● Work required: Copy each line of the material beneath that holds the word "site".

● Dataset excerpts:
▽

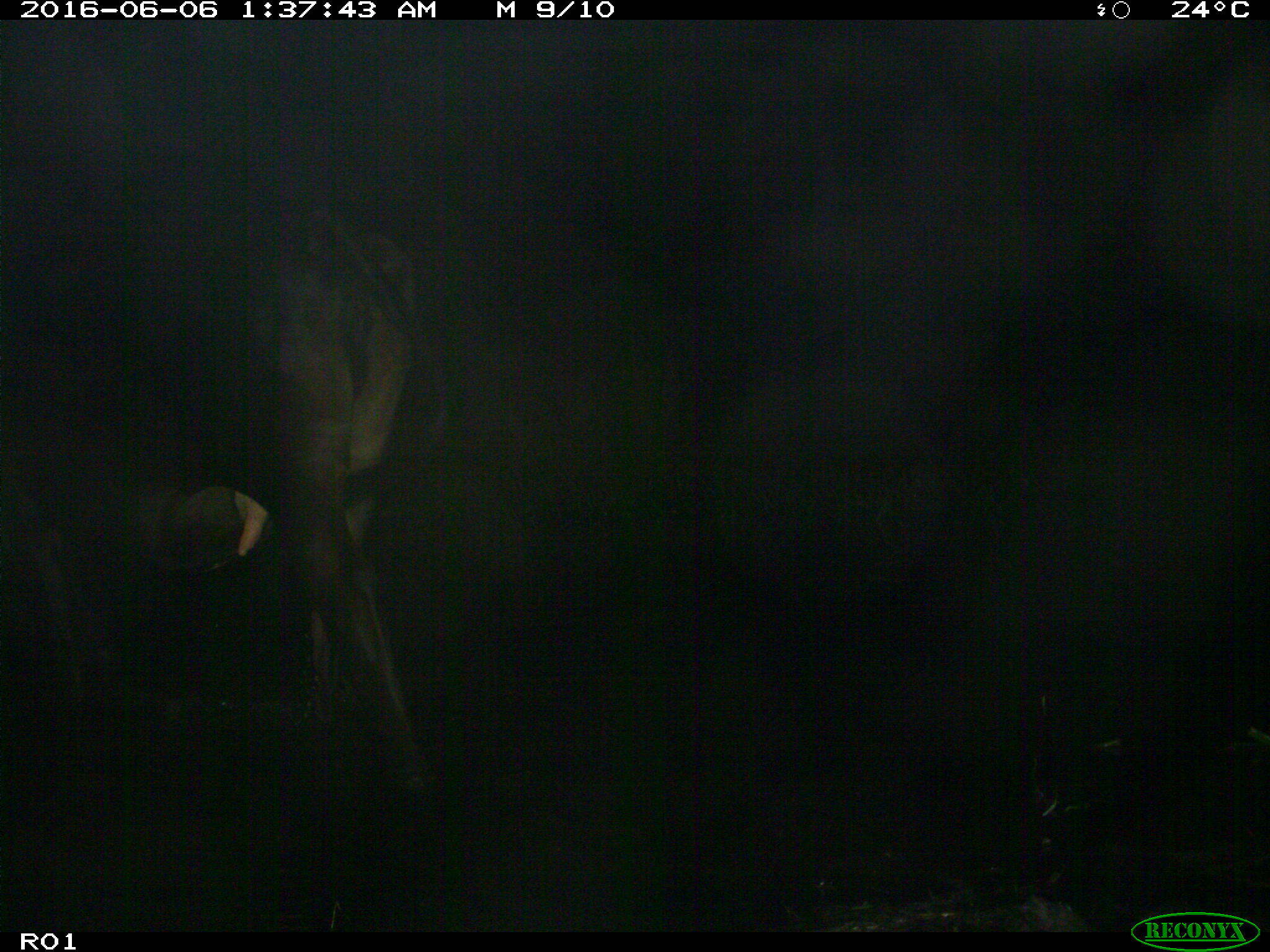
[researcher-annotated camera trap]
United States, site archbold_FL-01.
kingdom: Animalia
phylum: Chordata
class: Mammalia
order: Artiodactyla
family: Bovidae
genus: Bos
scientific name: Bos taurus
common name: domestic cow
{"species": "Bos taurus (domestic cow)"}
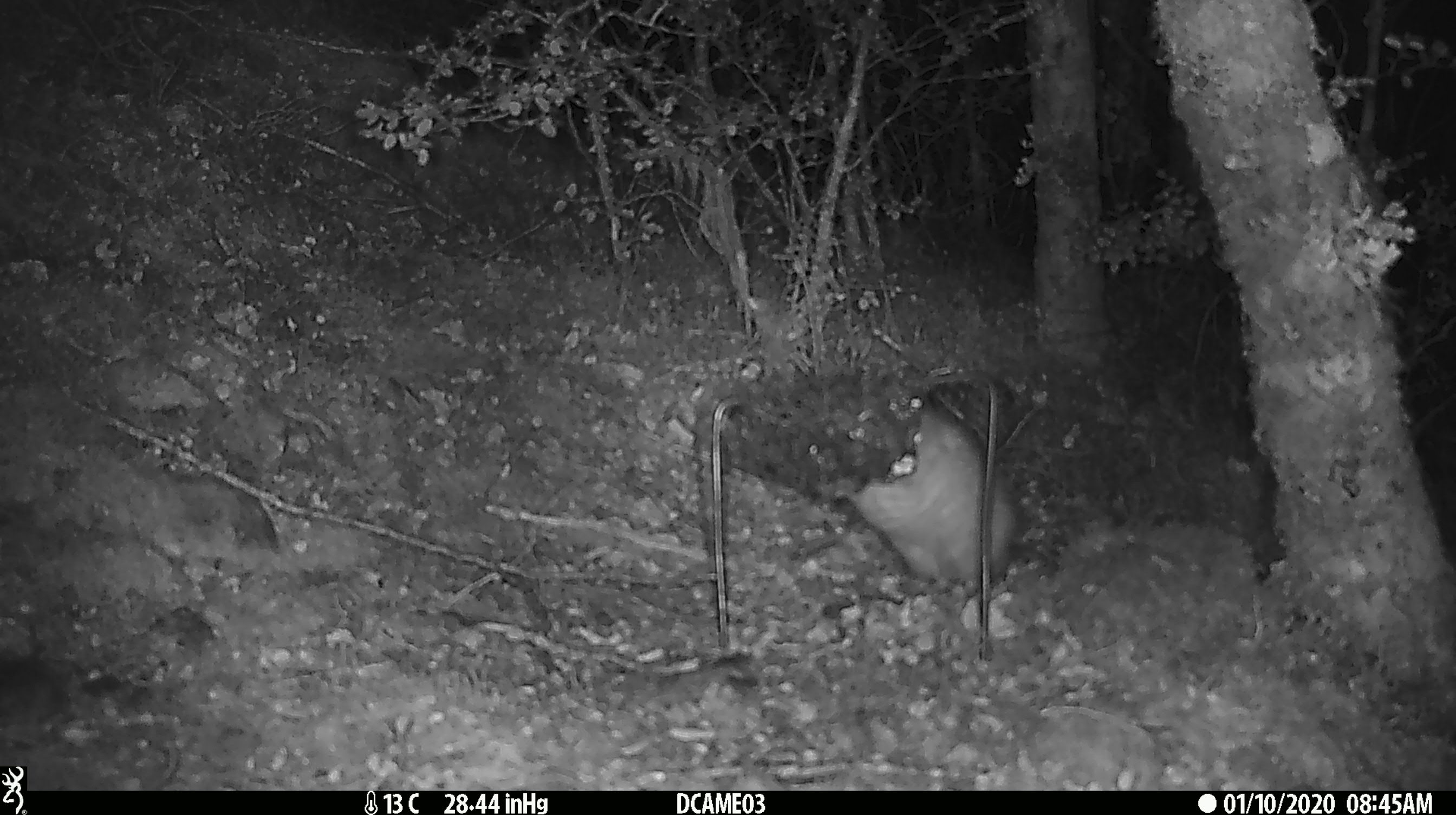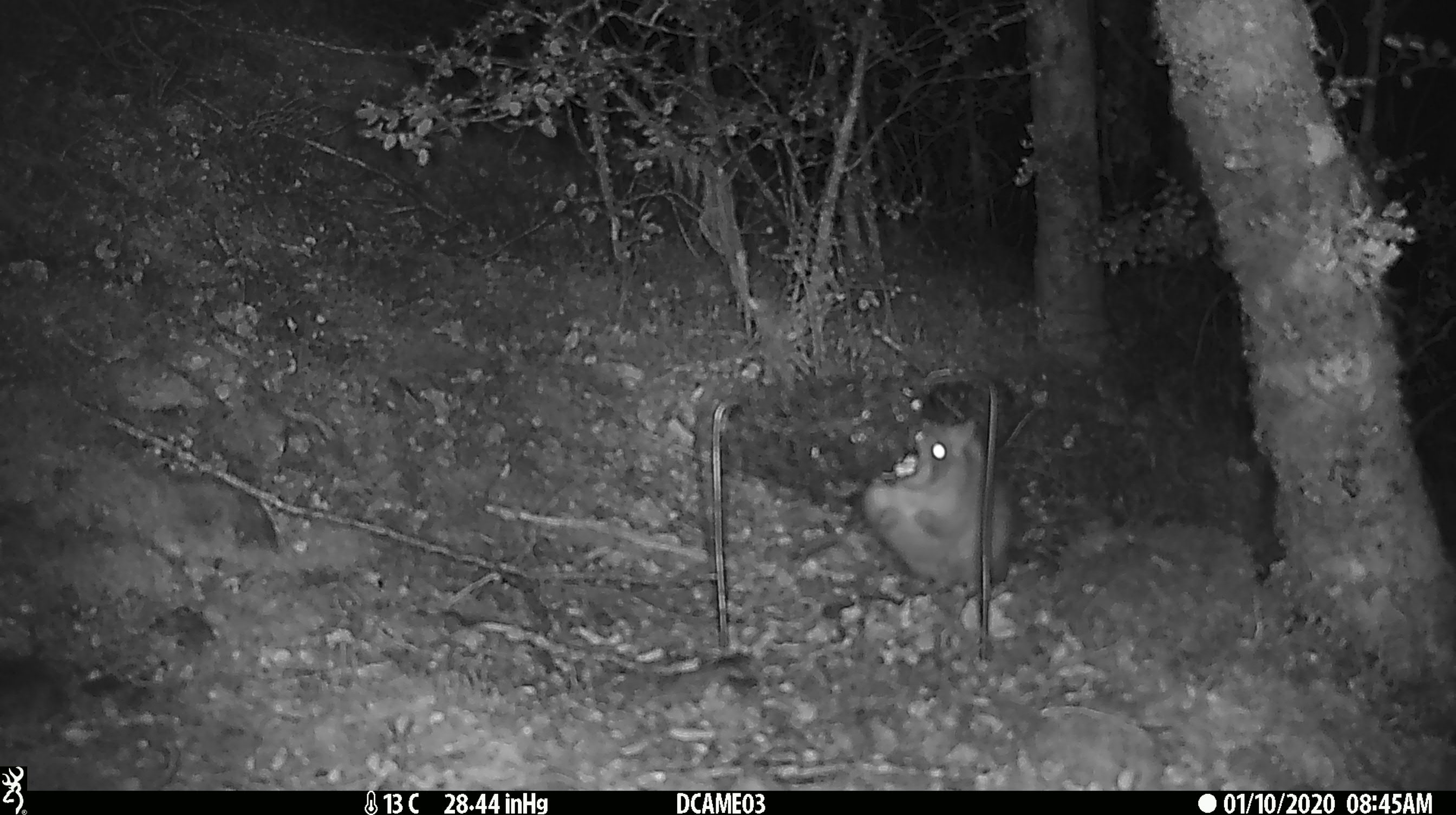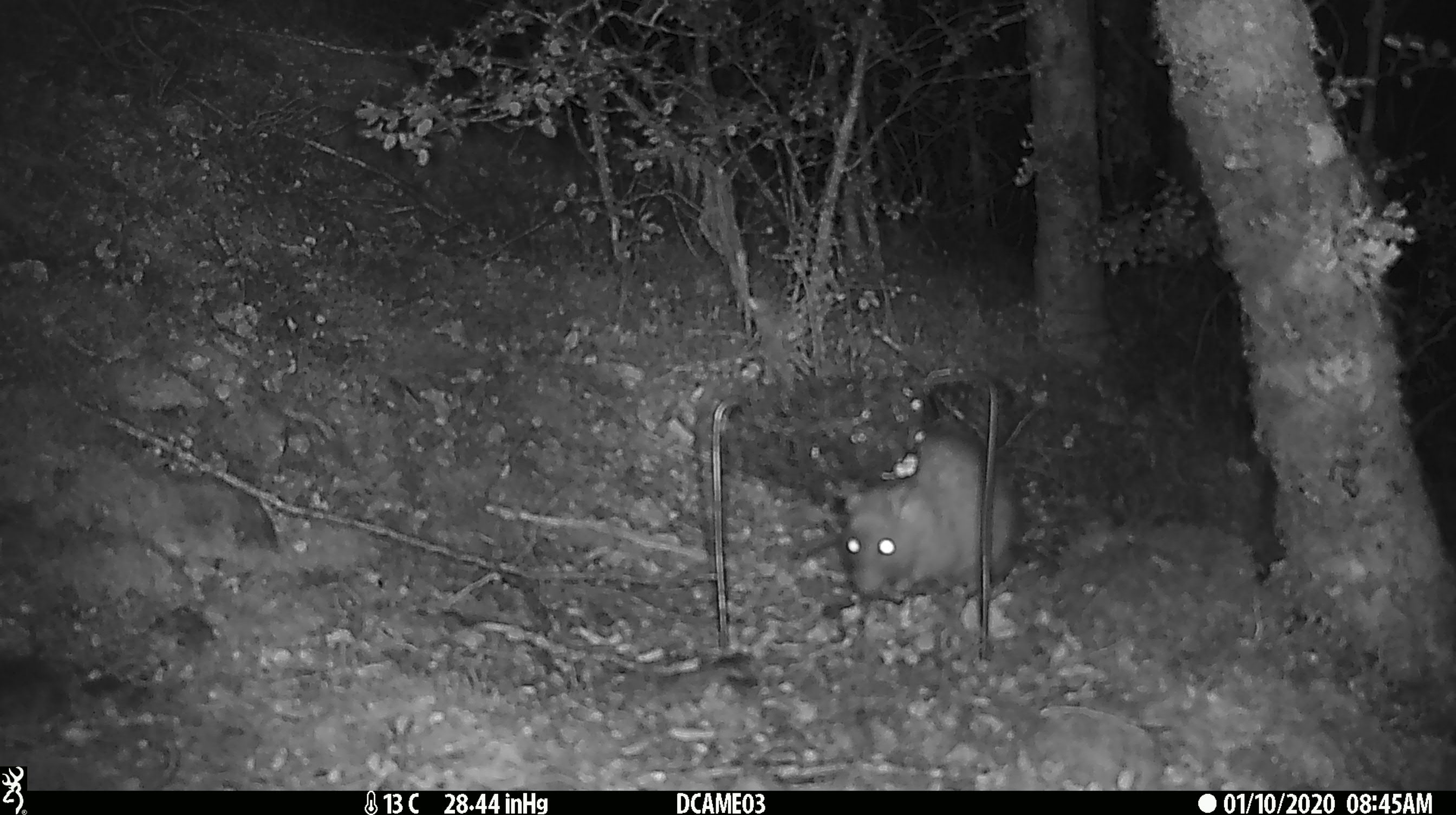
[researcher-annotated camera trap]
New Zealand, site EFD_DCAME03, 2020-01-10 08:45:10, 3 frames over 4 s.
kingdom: Animalia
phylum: Chordata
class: Mammalia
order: Rodentia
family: Muridae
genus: Rattus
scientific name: Rattus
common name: rat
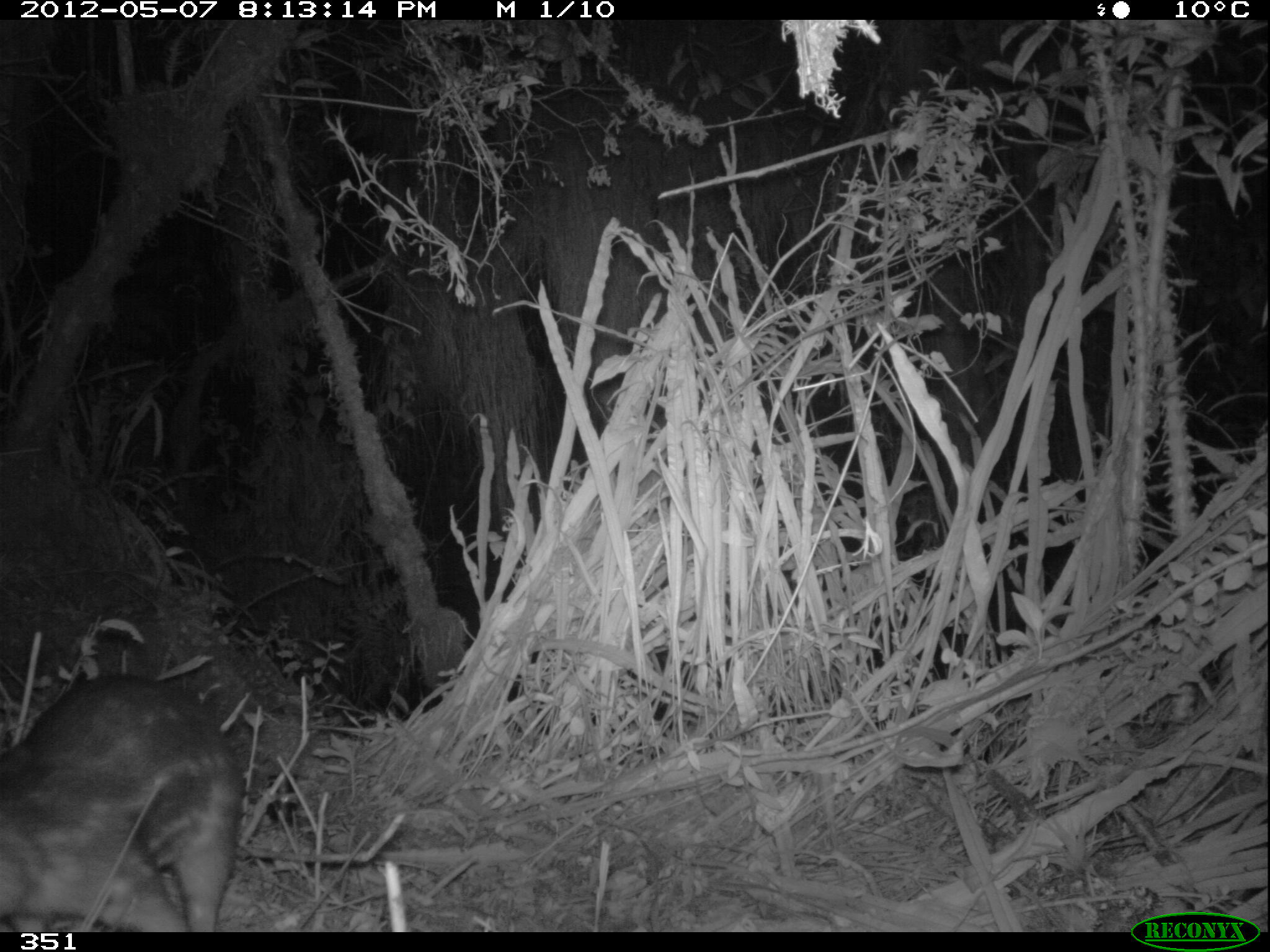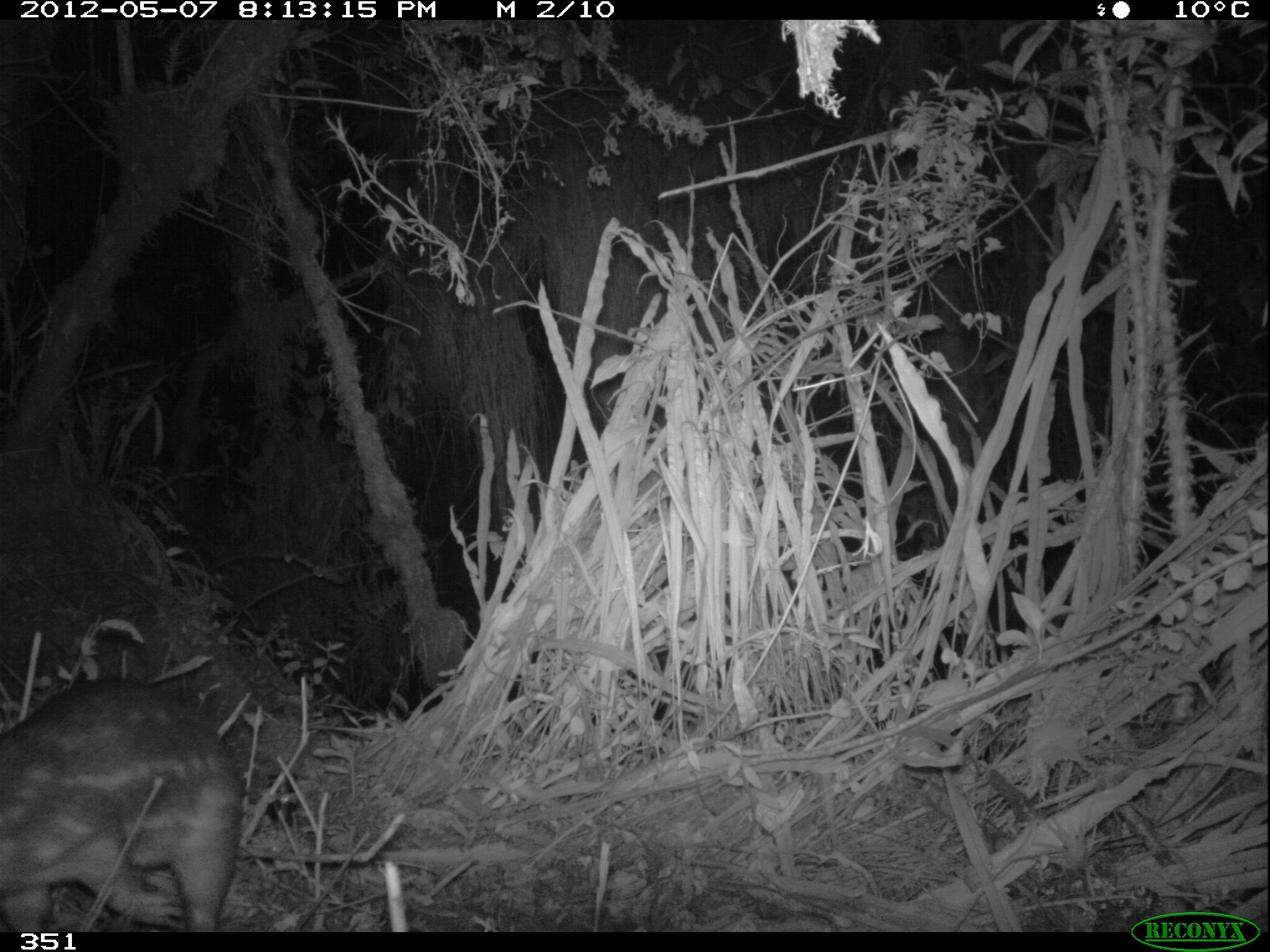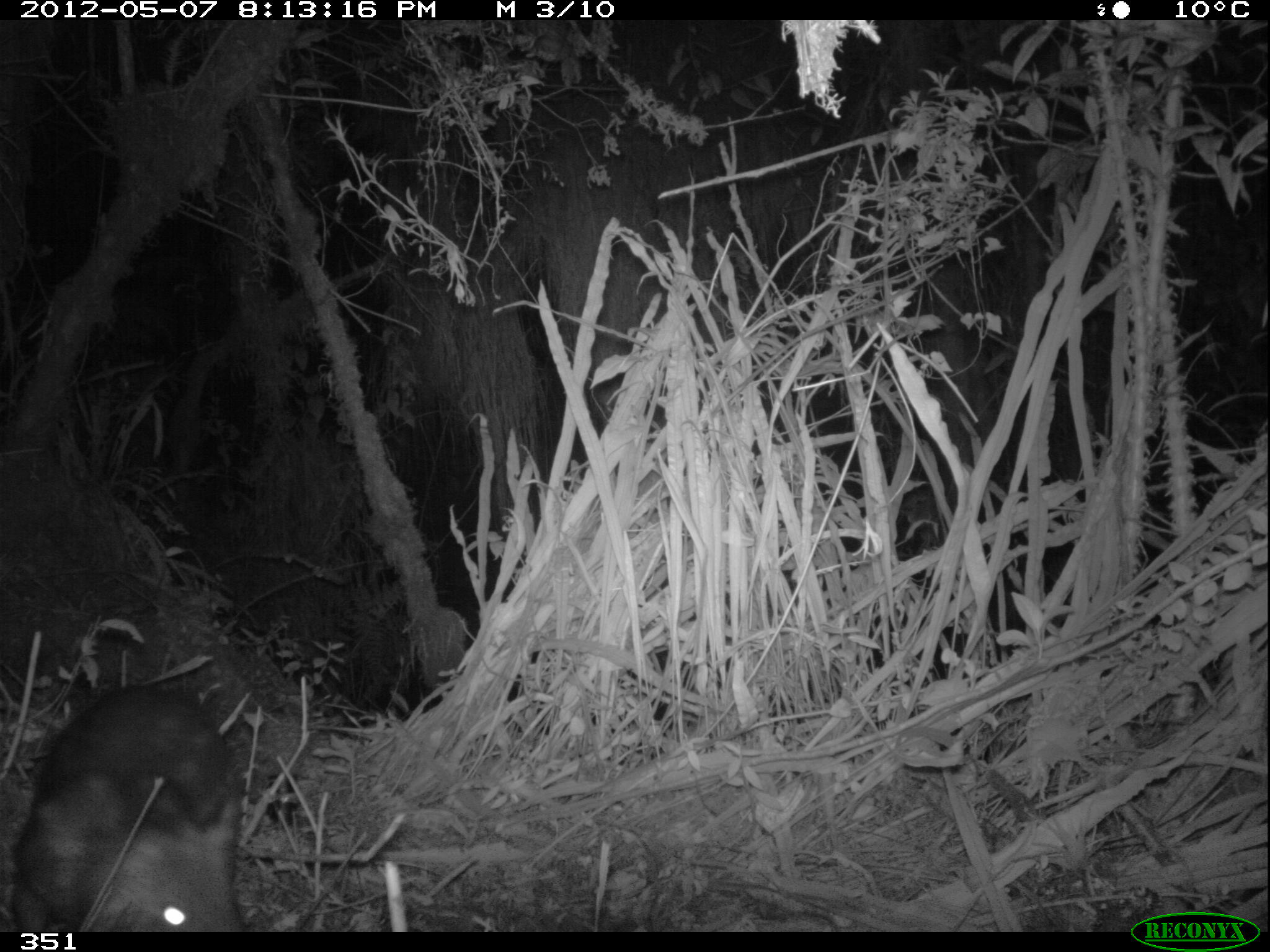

△

● Your response:
United States, site archbold_FL-01.
New Zealand, site EFD_DCAME03, 2020-01-10 08:45:10, 3 frames over 4 s.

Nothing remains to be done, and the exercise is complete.